Our Research Communications Manager, Conor McKeever, explains how JDRF is funding immunotherapy research that could one day cure or even prevent type 1 diabetes.
You may have seen the news this summer that JDRF-funded researchers have managed to delay the onset of type 1 diabetes using an immunotherapy called teplizumab.
It’s an exciting discovery – it shows that a drug that modifies the immune system can help push back the start of an autoimmune condition, like type 1.
On the back of these results, the US Food and Drug Administration (FDA) has even designated teplizumab a ‘Breakthrough Therapy’. This means that the FDA will work closely with the company trialling the drug to speed up its development.
This is good news for the relatives of people who already have the condition, as it means we’re one step closer to preventing the condition altogether.
But it’s also good news for people living with type 1, as it means that we now have a better understanding of how to stop the immune system’s attack on insulin-producing beta cells.
Combined with a way to regrow beta cells, that same knowledge could one day lead us to a cure for type 1 diabetes.
This breakthrough is just one part of our immunotherapy research. We have teams across the world looking at ways to fix the immune attack at the heart of type 1 diabetes.
One of our biggest projects in this area is TrialNet – a network of researchers looking to better understand how the condition develops, and how it could be prevented.
They’re looking for clues in blood samples from the relatives of people who already have type 1 diabetes, as these people are at a higher risk of developing the condition.
We also co-fund the Type 1 Diabetes UK Immunotherapy Consortium, which recruits people with type 1 into clinical trials of new immunotherapy treatments.
Retraining the immune system
At the heart of immunotherapy is the idea of modifying the immune system to do what we want it to do.
In Cardiff, a team led by Professor Susan Wong has taken this to the next level by genetically engineering a team of ‘good’ immune cells to find and kill the ‘rogue’ T cells that attack the beta cells in type 1.

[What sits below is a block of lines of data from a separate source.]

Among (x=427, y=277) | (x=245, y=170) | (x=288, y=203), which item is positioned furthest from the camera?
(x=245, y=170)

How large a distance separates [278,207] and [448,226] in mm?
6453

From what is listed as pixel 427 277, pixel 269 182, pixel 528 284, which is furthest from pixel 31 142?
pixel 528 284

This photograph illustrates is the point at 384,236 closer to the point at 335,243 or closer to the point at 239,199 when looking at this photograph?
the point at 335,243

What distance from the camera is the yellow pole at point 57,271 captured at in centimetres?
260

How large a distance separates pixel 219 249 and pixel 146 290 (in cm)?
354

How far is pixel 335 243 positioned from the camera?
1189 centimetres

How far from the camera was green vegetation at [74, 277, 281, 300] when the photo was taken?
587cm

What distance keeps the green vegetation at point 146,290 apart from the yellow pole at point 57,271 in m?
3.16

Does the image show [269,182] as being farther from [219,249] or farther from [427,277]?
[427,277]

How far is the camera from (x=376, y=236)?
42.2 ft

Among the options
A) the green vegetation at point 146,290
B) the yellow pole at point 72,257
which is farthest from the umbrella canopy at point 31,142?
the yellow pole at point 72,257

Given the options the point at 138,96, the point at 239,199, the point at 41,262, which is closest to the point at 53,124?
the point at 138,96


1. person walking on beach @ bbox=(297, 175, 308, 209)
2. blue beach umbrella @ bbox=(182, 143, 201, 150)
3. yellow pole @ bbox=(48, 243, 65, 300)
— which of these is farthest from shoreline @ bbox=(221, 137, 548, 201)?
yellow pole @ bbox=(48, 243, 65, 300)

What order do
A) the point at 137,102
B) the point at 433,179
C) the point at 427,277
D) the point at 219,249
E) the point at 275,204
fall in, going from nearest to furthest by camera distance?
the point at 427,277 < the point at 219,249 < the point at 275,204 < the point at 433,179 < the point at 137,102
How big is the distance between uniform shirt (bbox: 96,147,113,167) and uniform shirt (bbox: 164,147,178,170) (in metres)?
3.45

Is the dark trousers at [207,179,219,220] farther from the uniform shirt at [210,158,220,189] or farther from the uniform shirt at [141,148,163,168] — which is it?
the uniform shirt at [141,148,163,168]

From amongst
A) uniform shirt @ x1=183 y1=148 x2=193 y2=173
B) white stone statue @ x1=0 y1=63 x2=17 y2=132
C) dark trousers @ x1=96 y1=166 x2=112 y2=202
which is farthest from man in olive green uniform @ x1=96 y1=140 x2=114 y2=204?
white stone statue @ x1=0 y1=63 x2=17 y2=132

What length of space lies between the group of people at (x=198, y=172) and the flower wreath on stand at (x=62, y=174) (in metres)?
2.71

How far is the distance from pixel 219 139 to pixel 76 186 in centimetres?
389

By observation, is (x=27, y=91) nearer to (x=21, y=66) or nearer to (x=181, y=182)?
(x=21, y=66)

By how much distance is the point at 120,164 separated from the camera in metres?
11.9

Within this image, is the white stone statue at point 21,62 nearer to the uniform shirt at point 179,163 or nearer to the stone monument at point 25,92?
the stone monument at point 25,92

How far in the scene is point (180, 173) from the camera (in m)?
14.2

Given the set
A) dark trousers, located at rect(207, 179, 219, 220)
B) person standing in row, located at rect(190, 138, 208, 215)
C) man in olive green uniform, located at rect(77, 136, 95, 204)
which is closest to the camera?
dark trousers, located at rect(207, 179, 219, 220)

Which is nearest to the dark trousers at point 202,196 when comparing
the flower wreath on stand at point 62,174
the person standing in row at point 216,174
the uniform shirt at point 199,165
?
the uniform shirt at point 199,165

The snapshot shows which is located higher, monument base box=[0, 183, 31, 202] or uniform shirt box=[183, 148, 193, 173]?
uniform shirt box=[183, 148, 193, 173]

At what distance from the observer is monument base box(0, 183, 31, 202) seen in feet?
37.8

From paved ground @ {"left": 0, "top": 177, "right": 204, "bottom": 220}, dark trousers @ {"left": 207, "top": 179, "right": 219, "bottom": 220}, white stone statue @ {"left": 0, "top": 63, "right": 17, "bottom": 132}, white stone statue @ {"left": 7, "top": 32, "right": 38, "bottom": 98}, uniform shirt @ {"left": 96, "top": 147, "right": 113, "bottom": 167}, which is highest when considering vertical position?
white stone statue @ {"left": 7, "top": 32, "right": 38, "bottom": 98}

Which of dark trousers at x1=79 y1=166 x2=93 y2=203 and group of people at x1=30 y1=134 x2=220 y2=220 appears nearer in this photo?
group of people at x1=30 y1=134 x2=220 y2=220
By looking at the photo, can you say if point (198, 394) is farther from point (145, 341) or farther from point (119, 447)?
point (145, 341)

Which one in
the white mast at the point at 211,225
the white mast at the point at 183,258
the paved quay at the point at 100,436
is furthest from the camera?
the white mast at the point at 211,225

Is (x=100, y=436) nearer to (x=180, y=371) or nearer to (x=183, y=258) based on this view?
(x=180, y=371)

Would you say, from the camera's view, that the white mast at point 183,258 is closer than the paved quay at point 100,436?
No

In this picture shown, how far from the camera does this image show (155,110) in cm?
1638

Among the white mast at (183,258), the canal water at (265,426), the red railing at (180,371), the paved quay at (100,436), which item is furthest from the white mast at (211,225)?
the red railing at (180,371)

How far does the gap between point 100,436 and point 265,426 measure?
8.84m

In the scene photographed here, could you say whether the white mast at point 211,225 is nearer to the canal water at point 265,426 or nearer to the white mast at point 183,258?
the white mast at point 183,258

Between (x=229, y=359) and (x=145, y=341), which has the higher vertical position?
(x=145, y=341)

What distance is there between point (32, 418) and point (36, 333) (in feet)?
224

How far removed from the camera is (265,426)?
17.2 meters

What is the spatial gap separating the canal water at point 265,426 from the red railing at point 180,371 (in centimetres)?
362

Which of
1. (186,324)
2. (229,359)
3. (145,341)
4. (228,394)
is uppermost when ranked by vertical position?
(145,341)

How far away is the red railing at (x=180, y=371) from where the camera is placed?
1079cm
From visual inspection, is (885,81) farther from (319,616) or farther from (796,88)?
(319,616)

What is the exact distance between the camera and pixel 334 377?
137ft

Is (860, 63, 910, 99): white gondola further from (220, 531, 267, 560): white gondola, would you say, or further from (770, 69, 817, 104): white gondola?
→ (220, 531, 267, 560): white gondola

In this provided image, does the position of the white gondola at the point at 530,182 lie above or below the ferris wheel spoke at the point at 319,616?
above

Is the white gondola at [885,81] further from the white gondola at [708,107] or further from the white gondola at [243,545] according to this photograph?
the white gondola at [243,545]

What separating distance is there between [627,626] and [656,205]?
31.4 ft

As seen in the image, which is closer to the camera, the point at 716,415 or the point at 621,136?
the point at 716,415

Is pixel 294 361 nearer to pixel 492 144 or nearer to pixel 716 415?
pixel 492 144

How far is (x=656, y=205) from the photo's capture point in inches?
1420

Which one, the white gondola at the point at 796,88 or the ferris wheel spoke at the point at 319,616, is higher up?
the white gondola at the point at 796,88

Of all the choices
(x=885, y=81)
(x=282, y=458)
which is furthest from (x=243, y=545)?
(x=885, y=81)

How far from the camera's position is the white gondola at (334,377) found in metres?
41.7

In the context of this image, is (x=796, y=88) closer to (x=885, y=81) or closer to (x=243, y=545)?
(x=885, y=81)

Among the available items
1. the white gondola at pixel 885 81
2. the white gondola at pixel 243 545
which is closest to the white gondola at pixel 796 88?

The team is now trying to use these ‘good’ immune cells to find and retrain (rather than kill) rogue T cells, so that they tolerate beta cells. These newly ‘tolerised’ T cells could then also find and retrain other rogue T cells, potentially resulting in a much more effective and long-lasting therapy.
Links with other autoimmune conditions
Key to developing a successful immunotherapy is having a good understanding of the immune system. To get this, we need to look wider than just type 1 diabetes.
There are more than 80 autoimmune conditions known to science – including type 1, multiple sclerosis and rheumatoid arthritis – and we know there are similarities in the genetic risk factors for many of these conditions.
But until now, researchers working on any one of these conditions have had limited opportunities to collaborate and share their findings.
So we set up Connect Immune Research with Versus Arthritis, the MS Society and the British Society of Immunology to bring together scientists with expertise across different autoimmune conditions, to discover the common threads in their work.
By doing this, we could discover that one treatment in a single condition is a skeleton key, unlocking impact far beyond the initial indication. This could also dramatically reduce research costs and speed the transformation of treatment for millions of people.
Many paths to a world without type 1
Permanently switching off an autoimmune response in humans is something that’s never been done before. That’s why we’re funding research into many different approaches – to give us the best possible chance of finding a cure, as quickly as possible.
Internationally, our Immunotherapies Program has invested $145 million in research to-date, including 80 currently active grants, and several clinical trials.
With JDRF researchers leading the way, we’re confident that we will create a world without type 1 diabetes.